Aber was um Himmels willen hatte Leo mit der Gnosis am Hut? Leo erklärte mir, dass die Gnosis die große Alternative zu Melancholie und Resignation sei. Wer nicht glauben könne, dass der Gott der Schöpfung, der diese grauenvolle Welt voller gewalttätiger Menschen, hinfälliger Körper, erschrockener Seelen und stummer Naturgesetze geschaffen hat, der einzige Gott ist, muss auf einen anderen Gott hoffen, der sich dieser an die bloße Materie, die ehernen Gesetze und blöden Hierarchien gebundenen Welt erbarmt und sich selbst als ein Gott, der Berge versetzen, Menschen heilen und Seelen trösten kann, offenbart. Ich müsse verstehen, dass die Bilder von Bosch mit ihren Miniaturen gequälter Kreaturen gegen die Schöpfung protestieren. Die Gnosis, die von der Orthodoxie immer schon als Häresie verfolgt worden ist, will sich der Welt, so wie sie ist, nicht ergeben. Sie stelle, das meinte Leo blutig ernst, die metaphysische Legitimation des Widerstands gegen jedes Gesetz und jede Behauptung von Hierarchie und Ewigkeit dar. Weil sie gegen alle Wahrscheinlichkeit und alle Gesetzmäßigkeit die Idee der Erlösung nicht fallen lasse. Jetzt verstand ich besser, was Leo bei Taubes gesucht und bei ihm gefunden hatte. Ich blieb trotzdem skeptisch. Offenbar konnte Taubes seinen Hörerinnen und Hörern das Gefühl vermitteln, sich in Gegenwart eines Eingeweihten zu befinden. Leo grinste, als ich ihm vorhielt, ob er nicht einem mit allen Wassern gewaschenen Jungmenschen-Verführer auf den Leim gehen würde. »Der gibt den kosmopolitischen Rabbi, der in Berlin genauso zu Hause ist wie in New York, Paris oder Jerusalem und dabei im Dienste einer geheimen Wahrheit des Kosmos steht.« »Du bist und bleibst ein ungläubiger Thomas. Der Name ist eben nicht Schall und Rauch, sondern Wort und Feuer.«
Von Taubes haben wir gelernt, dass die Schwermut linker Weltverlorenheit, in die sich viele Achtundsechziger in ihren Altbauwohnungen eingeigelt hatten, nicht weiterführt. Natürlich kann immer alles anders sein. Aber wer das sagt, steht draußen vor der Tür und schaut durchs Fenster und wundert sich darüber, dass der eine Bewohner ins linke Zimmer geht, obwohl er auch ins rechte hätte gehen können. Taubes wollte nicht lehren, wie man mit Kontingenz zurechtkommt, sondern dass in jedem Moment das Ganze auf dem Spiel steht. Hier, sagte er über einen Brief von Paulus oder eine Schrift aus der sabbatianischen Literatur gebeugt, hier wird etwas gefordert, was die Seele des Menschen so viel kostet, dass alle Werke dagegen nichtig sind.

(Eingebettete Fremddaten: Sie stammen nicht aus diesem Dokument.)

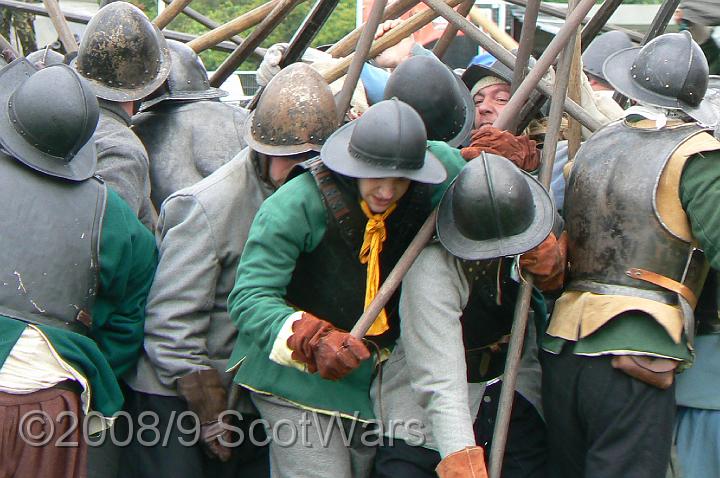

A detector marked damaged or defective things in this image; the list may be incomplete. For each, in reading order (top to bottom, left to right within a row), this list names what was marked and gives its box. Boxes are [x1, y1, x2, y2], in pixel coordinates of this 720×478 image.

rusty helmet [74, 1, 171, 102]
rusty helmet [243, 62, 338, 156]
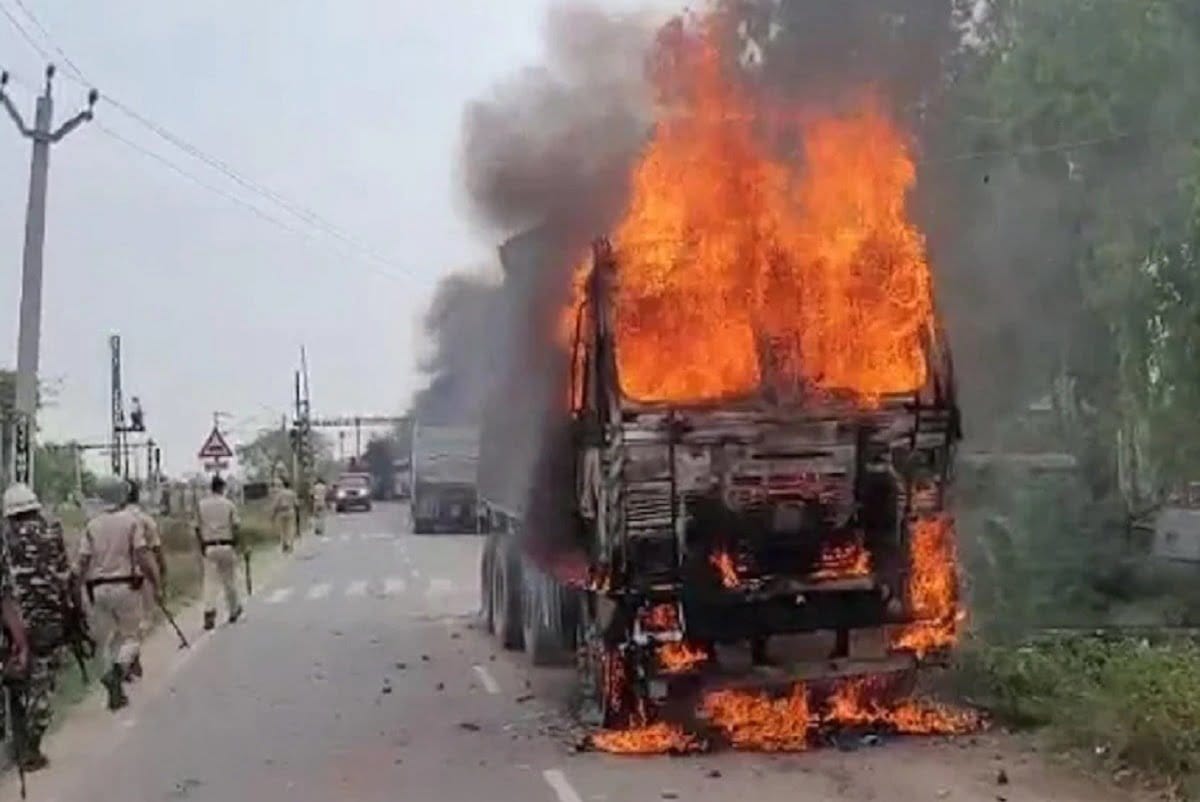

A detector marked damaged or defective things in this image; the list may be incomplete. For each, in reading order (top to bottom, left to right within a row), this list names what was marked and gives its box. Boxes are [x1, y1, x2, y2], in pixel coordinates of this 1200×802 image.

burnt tire [490, 536, 524, 648]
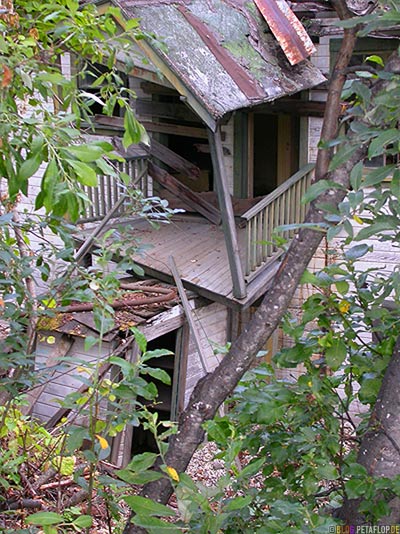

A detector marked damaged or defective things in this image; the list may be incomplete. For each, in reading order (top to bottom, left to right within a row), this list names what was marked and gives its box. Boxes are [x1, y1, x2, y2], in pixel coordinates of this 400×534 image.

rusty corrugated metal roofing [100, 0, 324, 121]
rusted metal sheet [255, 0, 318, 65]
broken wooden board [255, 0, 318, 65]
broken wooden board [148, 160, 220, 225]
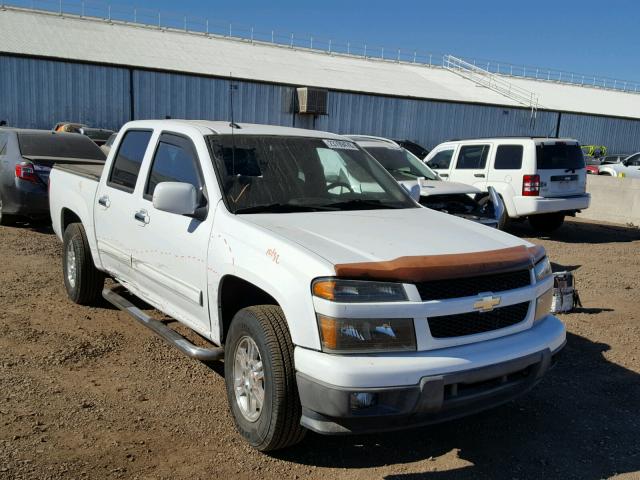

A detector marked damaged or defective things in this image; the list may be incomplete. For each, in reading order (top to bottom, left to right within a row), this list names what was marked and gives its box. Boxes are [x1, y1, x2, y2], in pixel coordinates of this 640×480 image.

rust stain on hood [332, 244, 548, 282]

Diese Esoterik für Aufsteiger passte ins Westberliner Museum für Behauptungen. Man konnte sich bei Jacob Taubes wie in einem Reich des Heiligen Geistes fühlen, in dem das Selbstdenkertum in journalistischer Form gelehrt wurde. Kurze Gelegenheitsschriften konnten nämlich mehr Wahrheit enthalten als dicke akademische Abhandlungen. Wenn Geschichte zuerst Frist ist, dann ist Kontemplation nichts anderes als Entlastung.